When Fon left me and I ran away from what had been our home, the locket was one of the few things I took with me, not just because I was unable to look a selfless monk or Fon’s family in the eye, even from a distance, and disown them. I needed guidance and strength of spirit, that was for sure, although under the circumstances I didn’t know whether I had a right to ask for them. I didn’t feel worthy of anything much, least of all the ministrations of a Buddhist monk, and perhaps worst of all I knew that holding on to it would make it impossible for me to truly put everything behind me. In the end I reached a compromise: with one last kiss and bow, as apologetic as it was reverential, I wrapped it up in the tiny green velvet sack it had come in and buried it in a corner of my suitcase, where I resolved to keep it until I felt the time was right to take it out again.

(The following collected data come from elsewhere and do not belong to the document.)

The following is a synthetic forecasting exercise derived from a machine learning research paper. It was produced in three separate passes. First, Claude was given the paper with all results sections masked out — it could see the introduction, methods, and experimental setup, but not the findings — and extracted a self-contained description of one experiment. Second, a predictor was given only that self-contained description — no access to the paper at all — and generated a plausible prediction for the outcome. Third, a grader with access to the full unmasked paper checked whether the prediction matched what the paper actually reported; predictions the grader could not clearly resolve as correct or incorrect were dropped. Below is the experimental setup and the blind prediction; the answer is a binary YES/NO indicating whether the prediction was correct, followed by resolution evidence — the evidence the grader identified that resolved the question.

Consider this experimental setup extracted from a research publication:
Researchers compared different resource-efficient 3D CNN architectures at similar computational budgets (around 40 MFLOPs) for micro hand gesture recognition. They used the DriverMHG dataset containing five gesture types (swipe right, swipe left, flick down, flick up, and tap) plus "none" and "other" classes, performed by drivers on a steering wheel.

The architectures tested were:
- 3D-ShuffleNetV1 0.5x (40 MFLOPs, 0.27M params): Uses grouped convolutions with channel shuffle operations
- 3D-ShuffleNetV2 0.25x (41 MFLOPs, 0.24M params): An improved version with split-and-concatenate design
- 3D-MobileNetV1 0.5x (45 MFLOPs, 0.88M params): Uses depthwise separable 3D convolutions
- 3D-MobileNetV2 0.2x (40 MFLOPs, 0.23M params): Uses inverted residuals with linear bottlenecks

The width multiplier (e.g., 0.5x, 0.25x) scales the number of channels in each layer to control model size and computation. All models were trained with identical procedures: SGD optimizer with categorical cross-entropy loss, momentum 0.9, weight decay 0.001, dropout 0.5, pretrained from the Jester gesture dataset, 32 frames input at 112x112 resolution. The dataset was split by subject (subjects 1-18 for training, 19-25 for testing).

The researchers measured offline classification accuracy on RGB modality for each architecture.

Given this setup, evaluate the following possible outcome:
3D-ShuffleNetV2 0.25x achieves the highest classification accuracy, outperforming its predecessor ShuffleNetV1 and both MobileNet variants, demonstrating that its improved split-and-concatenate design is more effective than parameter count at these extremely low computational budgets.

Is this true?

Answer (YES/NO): NO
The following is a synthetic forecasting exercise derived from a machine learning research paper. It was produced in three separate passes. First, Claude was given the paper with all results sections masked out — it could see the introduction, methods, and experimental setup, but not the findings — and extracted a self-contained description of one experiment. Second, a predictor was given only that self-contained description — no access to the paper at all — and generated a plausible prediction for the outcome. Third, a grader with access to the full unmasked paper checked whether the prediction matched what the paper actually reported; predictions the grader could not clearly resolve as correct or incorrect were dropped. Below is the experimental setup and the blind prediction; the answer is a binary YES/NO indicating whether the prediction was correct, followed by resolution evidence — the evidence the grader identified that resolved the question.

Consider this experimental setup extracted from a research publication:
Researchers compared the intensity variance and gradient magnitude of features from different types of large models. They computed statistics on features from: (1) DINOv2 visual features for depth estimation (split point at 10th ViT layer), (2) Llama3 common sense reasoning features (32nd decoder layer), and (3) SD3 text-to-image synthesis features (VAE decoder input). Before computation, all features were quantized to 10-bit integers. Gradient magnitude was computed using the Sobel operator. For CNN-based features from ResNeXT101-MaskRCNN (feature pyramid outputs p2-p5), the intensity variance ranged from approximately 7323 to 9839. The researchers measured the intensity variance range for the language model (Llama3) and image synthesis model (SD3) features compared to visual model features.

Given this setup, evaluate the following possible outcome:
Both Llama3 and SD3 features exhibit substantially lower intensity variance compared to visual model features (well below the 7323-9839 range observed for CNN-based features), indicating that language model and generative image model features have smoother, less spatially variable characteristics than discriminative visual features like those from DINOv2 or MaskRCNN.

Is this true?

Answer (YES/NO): NO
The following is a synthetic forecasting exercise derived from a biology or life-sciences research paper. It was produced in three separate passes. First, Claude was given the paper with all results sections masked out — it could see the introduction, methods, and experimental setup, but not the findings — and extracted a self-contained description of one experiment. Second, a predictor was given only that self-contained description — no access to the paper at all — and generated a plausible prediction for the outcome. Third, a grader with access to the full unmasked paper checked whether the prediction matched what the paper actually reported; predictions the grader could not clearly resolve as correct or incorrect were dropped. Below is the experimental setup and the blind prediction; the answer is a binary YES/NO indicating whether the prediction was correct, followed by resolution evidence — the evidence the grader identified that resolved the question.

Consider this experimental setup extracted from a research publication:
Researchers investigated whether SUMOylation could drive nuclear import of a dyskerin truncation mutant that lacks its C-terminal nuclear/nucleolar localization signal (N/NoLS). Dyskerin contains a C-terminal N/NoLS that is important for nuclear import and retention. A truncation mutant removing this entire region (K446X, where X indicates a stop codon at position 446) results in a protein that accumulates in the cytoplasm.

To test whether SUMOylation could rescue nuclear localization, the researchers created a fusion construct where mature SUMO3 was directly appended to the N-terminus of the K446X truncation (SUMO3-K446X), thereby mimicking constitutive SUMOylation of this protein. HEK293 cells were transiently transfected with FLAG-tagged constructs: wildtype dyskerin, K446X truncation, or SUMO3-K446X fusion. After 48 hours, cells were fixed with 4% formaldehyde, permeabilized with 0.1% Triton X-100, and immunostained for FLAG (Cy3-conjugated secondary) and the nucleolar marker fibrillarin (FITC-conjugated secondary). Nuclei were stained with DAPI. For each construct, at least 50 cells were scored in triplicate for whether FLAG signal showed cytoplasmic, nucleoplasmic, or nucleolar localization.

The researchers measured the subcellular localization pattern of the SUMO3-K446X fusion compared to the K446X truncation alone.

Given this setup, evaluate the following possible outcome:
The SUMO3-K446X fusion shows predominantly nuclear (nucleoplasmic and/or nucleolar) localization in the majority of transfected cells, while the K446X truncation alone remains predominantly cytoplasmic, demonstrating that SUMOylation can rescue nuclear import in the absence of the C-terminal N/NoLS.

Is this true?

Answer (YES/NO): YES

There had been a number of occasions over the year that followed that I’d wanted to open the case, but each time it was the same low self-esteem that stopped me. This evening, things felt different; right, somehow. I blew the dust off the case, opened it and took the locket from the sack, a distortion of my own distorted face rising and falling in its curved glass. Clearing a space on the floor of my room, I knelt down, bowed to an imaginary Buddha three times, and holding the monk’s likeness between my palms as I used to do, prayed silently for a long time. Apologising for my neglect – of the monk, of Fon, of my parents, of many people and many things – and asking for forgiveness and guidance, it was probably more a Christian kind of prayer than a Buddhist one, but my Church of England upbringing, mild as it was, had obviously left its traces. In any case, I’ve never been one for labels.

When I opened my eyes again I found more than an hour had passed. I went to the desk, lit a fag and sat up writing until three o’clock the next morning.